'Screaming Eagle' was nothing short of sensational when unleashed onto an unsuspecting public. It threw down the gauntlet to notions of the ‘neat’ so prevalent in contemporary football flags, called into doubt the sanity of the artist and questioned the very suitability of flags as a public and uncensored art form. Compared by many in it’s emotional intensity to Munch’s The Scream it is (as Fleydon points out) obviously twice as powerful because it features two heads, which is twice as many as Munch painted.
Fleydon visibly quails before this powerful work, his powerful frame sags and his perfect teeth seem to loose their lustre.
‘A bad, bad time for me. This is Art as Psychotherapy, a graphic representation of the power of the nightmare and the fear of sleep. I painted it freehand, from the sub-conscious in one sitting. I used an old IKEA Roman (eagle?) Blind, symbolic of the shutter against the night that no longer works. The beast is already here, within us, fighting to emerge from the primal id. Of course the drugs didn’t help. I was taking Calpol at the time for a persistent headache and I inadvertently mixed it with Bovril. Then all hell was set loose.’

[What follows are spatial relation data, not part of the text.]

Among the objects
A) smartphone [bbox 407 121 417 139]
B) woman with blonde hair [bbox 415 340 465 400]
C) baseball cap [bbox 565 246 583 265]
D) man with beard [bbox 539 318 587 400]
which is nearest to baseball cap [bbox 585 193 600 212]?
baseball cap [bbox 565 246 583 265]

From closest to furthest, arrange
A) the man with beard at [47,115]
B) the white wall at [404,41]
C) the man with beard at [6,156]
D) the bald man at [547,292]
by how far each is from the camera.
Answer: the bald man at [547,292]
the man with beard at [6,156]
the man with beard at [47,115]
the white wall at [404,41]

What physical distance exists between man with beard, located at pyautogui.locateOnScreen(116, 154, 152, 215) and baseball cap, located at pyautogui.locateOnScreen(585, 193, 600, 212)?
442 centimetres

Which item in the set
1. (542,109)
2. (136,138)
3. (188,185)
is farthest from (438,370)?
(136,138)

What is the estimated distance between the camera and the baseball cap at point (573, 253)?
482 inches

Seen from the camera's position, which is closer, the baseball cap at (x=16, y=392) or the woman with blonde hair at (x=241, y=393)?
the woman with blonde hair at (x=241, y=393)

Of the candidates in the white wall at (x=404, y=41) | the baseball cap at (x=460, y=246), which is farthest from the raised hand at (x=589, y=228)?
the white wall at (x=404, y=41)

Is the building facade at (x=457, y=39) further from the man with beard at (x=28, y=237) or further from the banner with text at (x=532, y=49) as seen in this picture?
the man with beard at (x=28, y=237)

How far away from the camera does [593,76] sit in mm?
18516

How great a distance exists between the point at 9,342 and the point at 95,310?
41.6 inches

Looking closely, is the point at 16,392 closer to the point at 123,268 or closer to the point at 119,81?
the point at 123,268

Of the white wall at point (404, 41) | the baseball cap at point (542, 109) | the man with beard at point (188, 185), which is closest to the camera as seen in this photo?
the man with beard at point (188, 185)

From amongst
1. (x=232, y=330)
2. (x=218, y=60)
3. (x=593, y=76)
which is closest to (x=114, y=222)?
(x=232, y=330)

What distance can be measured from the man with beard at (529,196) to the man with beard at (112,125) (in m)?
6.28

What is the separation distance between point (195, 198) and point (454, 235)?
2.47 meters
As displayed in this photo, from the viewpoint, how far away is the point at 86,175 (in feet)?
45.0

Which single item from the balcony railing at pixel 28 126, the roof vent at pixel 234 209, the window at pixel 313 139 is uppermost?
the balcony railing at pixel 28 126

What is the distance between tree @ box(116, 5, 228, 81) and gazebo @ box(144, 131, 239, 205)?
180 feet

Some critics picked up on the disturbing undercurrents, even as they stood in awe of the sheer power of the image
‘it looks as though its on caffeine and Benzedrine…’ was one of the more astute comments. Critics then argued about the underlining of the. What did it signify? The Sun ran a competition and came up with several startling suggestions. Fleydon himself remains silent on the matter. Whatever trauma unleashed the beast, it seems, for the present at least, to be safely contained.